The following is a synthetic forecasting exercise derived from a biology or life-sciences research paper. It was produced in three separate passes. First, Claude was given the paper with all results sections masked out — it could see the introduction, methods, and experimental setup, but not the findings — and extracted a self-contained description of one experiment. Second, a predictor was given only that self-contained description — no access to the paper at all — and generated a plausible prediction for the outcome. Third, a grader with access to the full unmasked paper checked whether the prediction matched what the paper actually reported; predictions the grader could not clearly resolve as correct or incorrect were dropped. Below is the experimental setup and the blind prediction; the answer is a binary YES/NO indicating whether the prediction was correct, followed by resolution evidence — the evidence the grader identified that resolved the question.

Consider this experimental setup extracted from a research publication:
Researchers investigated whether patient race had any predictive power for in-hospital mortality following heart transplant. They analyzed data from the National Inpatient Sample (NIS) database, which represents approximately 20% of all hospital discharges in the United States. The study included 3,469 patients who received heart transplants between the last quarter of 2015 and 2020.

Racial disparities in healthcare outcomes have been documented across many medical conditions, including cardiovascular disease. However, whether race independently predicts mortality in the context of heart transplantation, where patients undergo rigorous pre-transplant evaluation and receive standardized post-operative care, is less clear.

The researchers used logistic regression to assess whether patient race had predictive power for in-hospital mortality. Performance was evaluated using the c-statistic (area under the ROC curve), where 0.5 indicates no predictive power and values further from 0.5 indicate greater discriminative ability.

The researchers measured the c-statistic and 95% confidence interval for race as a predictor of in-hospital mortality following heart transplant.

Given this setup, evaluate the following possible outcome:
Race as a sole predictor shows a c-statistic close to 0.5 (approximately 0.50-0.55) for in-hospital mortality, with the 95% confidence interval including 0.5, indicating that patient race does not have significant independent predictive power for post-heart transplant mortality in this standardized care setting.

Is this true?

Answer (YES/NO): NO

+++++

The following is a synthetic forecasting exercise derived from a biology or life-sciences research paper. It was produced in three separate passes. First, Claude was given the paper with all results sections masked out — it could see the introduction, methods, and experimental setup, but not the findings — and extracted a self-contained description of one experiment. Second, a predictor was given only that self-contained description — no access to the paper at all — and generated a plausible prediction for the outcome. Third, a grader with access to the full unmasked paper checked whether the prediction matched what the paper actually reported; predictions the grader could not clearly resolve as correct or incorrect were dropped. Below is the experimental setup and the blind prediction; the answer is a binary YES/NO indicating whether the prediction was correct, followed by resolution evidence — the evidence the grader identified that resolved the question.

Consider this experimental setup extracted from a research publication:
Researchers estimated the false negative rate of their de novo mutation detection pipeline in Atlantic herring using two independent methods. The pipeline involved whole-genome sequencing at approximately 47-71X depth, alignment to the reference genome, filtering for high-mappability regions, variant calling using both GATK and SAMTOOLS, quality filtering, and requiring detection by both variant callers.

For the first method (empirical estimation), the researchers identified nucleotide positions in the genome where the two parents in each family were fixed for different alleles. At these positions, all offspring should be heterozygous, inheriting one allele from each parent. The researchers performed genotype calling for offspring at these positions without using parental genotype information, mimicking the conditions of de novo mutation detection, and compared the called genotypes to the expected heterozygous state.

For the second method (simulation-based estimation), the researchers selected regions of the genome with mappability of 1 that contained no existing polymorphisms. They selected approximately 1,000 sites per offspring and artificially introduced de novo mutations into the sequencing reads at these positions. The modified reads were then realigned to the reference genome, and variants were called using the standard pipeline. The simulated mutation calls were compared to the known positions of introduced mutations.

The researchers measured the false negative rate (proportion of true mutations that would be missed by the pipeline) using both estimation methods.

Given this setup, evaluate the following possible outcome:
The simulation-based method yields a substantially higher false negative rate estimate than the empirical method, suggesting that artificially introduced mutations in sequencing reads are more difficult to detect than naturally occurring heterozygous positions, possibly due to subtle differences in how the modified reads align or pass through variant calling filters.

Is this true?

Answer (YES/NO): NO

+++++

Identify the lines in the entries above that contain "both", then copy them out.

▶ _RESPONSE TO THIS TASK_
Researchers estimated the false negative rate of their de novo mutation detection pipeline in Atlantic herring using two independent methods. The pipeline involved whole-genome sequencing at approximately 47-71X depth, alignment to the reference genome, filtering for high-mappability regions, variant calling using both GATK and SAMTOOLS, quality filtering, and requiring detection by both variant callers.
The researchers measured the false negative rate (proportion of true mutations that would be missed by the pipeline) using both estimation methods.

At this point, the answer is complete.